Consider the movie “Precious” that is a screened version directed by Lee Daniels of the novel “Push” written by Sapphire. This movie describes life of the young black skinned girl in the big city. It addresses the racial, cultural and social problems of life in big city that are faced by young black people.

Claireece Precious Jones is a pregnant and obese teenage girl. The plot of the story describes her complicated life in the city that included constant private abuse and complete neglect of public. The story is taking place in Harlem, a center of black people culture development in the end of the twentieth century.

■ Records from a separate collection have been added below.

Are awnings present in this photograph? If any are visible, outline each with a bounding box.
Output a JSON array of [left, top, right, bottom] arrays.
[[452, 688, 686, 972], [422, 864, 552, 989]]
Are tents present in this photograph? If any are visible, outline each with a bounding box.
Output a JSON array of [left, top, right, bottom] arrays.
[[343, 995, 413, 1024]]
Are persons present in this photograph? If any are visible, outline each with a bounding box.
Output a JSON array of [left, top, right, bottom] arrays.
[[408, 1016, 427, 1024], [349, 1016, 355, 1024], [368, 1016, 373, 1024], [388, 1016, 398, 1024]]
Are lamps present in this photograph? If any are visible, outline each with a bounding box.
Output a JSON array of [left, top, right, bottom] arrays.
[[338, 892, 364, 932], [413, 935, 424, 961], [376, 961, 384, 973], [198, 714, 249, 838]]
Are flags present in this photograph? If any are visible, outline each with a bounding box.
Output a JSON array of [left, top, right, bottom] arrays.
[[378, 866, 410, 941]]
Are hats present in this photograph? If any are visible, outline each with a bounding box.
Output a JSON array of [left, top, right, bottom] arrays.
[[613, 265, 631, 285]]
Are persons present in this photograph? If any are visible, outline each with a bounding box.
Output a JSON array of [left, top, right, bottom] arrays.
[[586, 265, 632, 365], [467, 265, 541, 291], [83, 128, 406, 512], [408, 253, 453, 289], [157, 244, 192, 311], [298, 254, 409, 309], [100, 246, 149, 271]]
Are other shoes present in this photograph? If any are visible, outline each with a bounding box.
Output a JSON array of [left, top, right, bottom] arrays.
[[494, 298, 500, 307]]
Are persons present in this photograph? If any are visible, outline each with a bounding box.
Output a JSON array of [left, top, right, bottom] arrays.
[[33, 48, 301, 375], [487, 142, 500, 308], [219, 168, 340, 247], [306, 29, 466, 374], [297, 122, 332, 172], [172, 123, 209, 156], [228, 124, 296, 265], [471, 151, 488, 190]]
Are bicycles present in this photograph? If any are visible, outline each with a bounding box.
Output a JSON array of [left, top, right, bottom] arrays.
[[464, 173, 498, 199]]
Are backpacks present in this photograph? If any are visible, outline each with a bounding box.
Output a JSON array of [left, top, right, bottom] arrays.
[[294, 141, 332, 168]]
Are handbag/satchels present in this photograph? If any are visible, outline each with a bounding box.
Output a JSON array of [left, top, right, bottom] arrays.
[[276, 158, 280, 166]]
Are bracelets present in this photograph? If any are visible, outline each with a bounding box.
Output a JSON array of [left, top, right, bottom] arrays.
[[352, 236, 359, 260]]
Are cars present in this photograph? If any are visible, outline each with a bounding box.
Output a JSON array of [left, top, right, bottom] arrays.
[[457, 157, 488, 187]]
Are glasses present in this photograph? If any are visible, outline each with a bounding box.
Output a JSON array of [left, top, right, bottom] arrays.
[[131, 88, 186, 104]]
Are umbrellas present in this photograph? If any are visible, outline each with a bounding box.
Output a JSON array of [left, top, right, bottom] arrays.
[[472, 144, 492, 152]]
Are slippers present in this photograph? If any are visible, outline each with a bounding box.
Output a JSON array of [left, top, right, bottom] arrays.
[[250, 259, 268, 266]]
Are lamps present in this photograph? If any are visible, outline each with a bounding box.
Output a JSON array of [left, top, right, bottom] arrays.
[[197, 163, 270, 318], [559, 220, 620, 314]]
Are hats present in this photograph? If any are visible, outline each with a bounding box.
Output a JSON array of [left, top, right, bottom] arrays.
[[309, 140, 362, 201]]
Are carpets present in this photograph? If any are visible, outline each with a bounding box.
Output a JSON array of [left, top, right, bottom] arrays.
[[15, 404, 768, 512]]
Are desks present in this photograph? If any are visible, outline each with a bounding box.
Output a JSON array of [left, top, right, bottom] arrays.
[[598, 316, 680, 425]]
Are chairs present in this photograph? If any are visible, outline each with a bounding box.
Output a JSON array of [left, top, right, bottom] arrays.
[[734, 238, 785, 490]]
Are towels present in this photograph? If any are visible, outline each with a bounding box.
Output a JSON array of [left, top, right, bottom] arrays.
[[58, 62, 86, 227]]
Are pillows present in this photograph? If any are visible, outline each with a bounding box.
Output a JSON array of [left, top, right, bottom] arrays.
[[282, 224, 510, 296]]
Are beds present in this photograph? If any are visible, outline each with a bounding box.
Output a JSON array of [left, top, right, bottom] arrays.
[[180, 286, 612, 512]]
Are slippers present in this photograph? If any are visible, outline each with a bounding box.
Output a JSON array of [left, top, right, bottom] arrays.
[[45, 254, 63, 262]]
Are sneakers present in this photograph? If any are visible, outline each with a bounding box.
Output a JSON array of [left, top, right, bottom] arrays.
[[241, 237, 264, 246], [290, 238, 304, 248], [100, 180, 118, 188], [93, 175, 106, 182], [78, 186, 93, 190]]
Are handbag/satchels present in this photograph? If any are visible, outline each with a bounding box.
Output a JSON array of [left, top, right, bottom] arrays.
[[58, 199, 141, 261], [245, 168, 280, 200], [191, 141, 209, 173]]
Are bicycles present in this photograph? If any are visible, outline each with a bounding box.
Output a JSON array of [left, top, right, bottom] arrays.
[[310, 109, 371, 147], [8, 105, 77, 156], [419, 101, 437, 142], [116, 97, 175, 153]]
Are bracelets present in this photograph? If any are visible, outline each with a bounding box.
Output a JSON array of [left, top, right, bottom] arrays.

Movie shows cultural and social life of black people in the city of the end of the twentieth century. A very interesting aspect that attracts attention is the limitations that black people faced in big cities. Those included limited access to education of any type, either high school or college, university. Black people moved to big city of Harlem with aspirations to continue their education, obtain degree from good school and get good job. However, as it is depicted in the movie, those aspirations often remained unattained.

At the same time, movie vividly depicts poor social and economic conditions of black people. Limited economic possibilities of black people living in big city’s poor neighborhood were further restricted by the discrimination and racism. Young people were facing numerous obstacles to get a good decently paid job.

Harlem neighborhood that is depicted in the movie describes poor and economically under developed parts of the New York city. Social and economic questions that are depicted in the movie raise crucial and important questions that should attract attention of public and neighboring communities, as well as local authorities.